BMC Bioinformatics. 2018 Sep 6;19(1):313. doi: 10.1186/s12859-018-2256-5.
Normalization is essential to ensure accurate analysis and proper interpretation of sequencing data, and chromosome conformation capture data such as Hi-C have particular challenges. Although several methods have been proposed, the most widely used type of normalization of Hi-C data usually casts estimation of unwanted effects as a matrix balancing problem, relying on the assumption that all genomic regions interact equally with each other.
In order to explore the effect of copy-number variations on Hi-C data normalization, we first propose a simulation model that predict the effects of large copy-number changes on a diploid Hi-C contact map. We then show that the standard approaches relying on equal visibility fail to correct for unwanted effects in the presence of copy-number variations. We thus propose a simple extension to matrix balancing methods that model these effects. Our approach can either retain the copy-number variation effects (LOIC) or remove them (CAIC). We show that this leads to better downstream analysis of the three-dimensional organization of rearranged genomes.
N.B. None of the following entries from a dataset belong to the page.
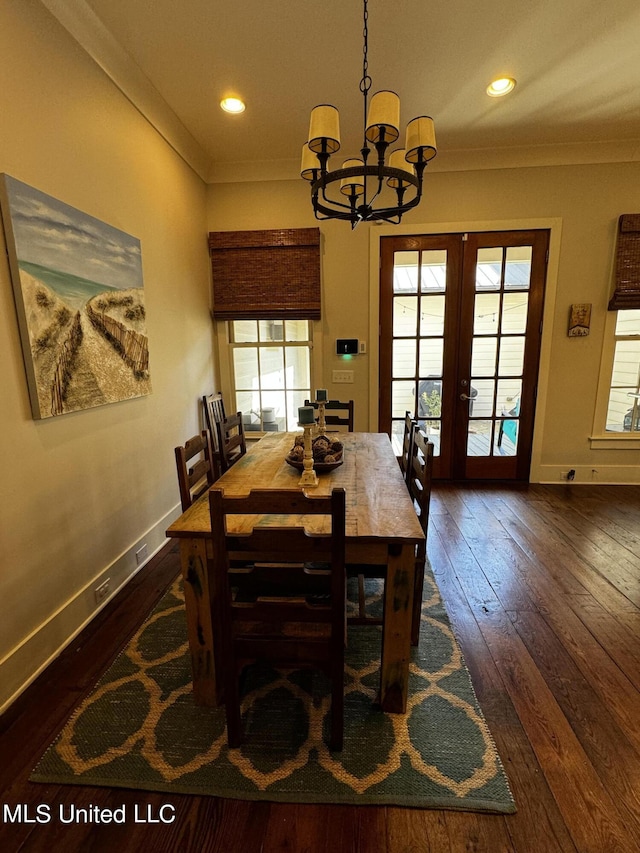 dining room featuring dark hardwood / wood-style flooring, crown molding, french doors, and a chandelier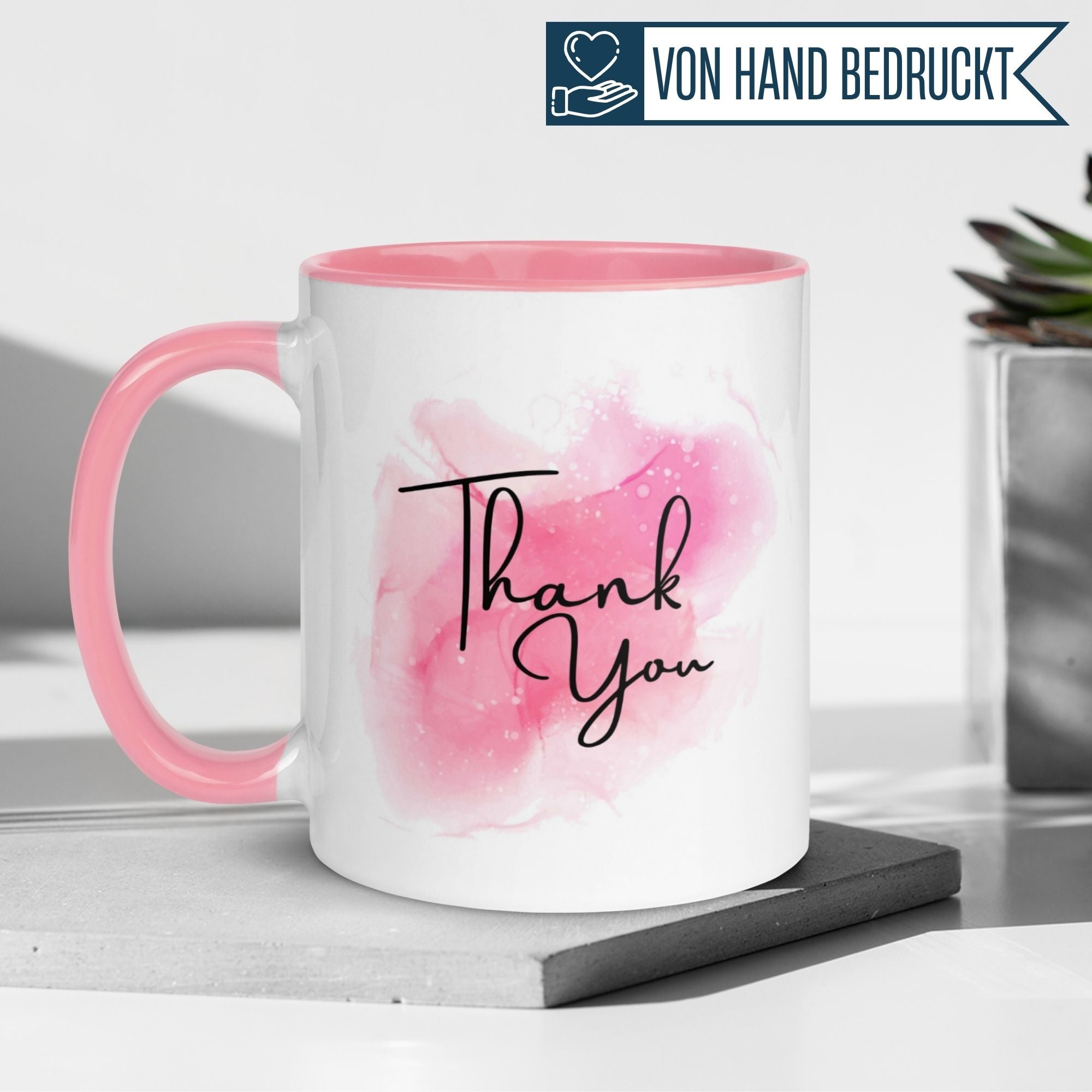 Momentals® Tasse Dankeschön in rosa, zeigt 'Thank You' in elegantem Aquarell-Design.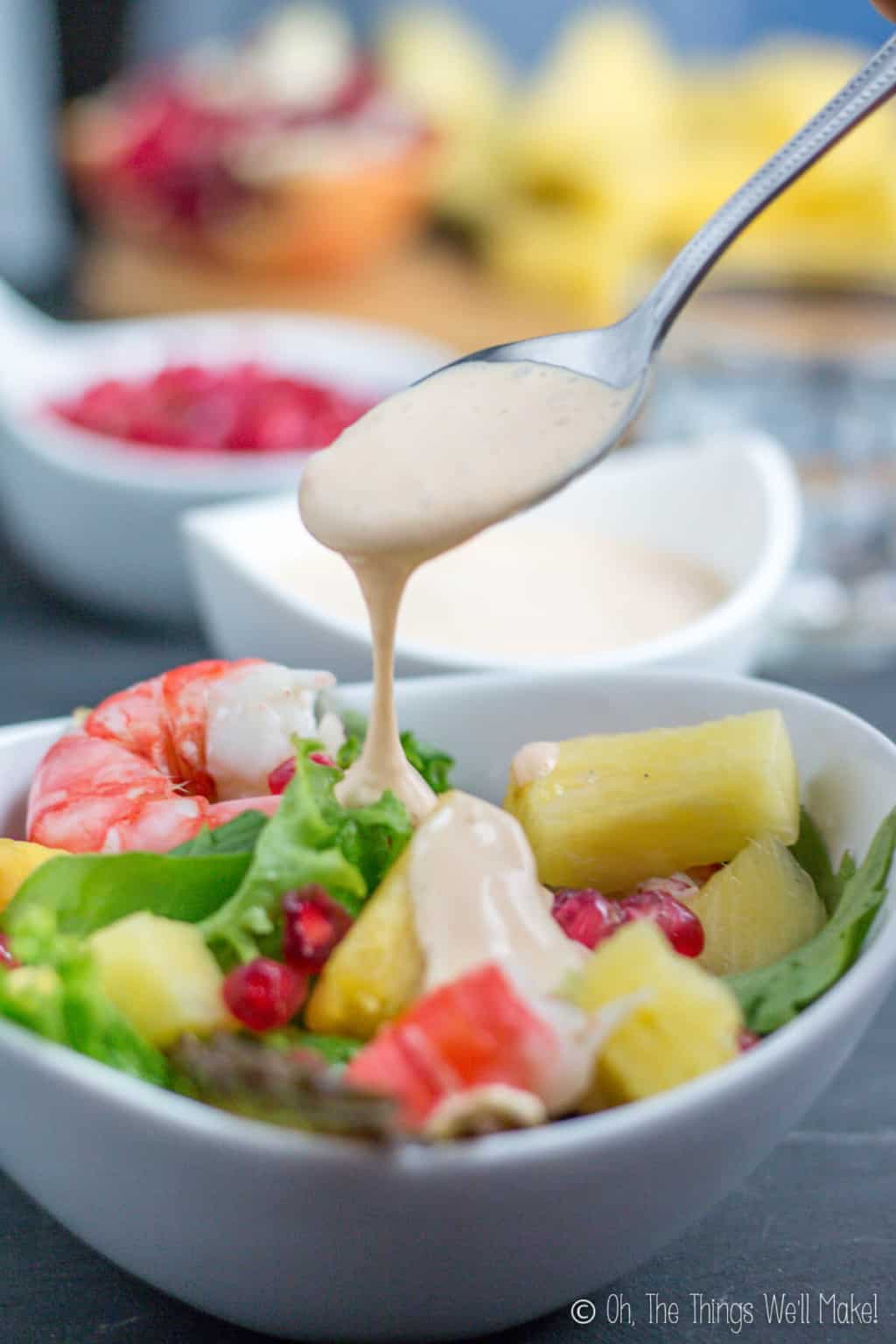 Close up of a spoon full of salsa rosa being poured over fresh salad.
Taken together, our results highlight the importance of using dedicated methods for the analysis of Hi-C cancer data. Both CAIC and LOIC methods perform well on simulated and real Hi-C data sets, each fulfilling different needs.
为了确保测序数据和染色体构象捕获数据(如 Hi-C)的准确分析和正确解释,归一化是必不可少的。尽管已经提出了几种方法,但最广泛使用的 Hi-C 数据归一化类型通常将估计不需要的影响视为矩阵平衡问题,依赖于所有基因组区域彼此平等相互作用的假设。
为了探索拷贝数变异对 Hi-C 数据归一化的影响,我们首先提出了一个模拟模型,预测大拷贝数变化对二倍体 Hi-C 接触图谱的影响。然后我们表明,在存在拷贝数变异的情况下,依赖于相等可见性的标准方法无法纠正不需要的影响。因此,我们提出了一种简单的矩阵平衡方法扩展,该方法可以模拟这些影响。我们的方法可以保留(LOIC)或去除(CAIC)拷贝数变异的影响。我们表明,这可以更好地分析重排基因组的三维结构。
总之,我们的结果强调了使用专门的方法分析 Hi-C 癌症数据的重要性。CAIC 和 LOIC 方法在模拟和真实 Hi-C 数据集上都表现良好,每种方法都满足不同的需求。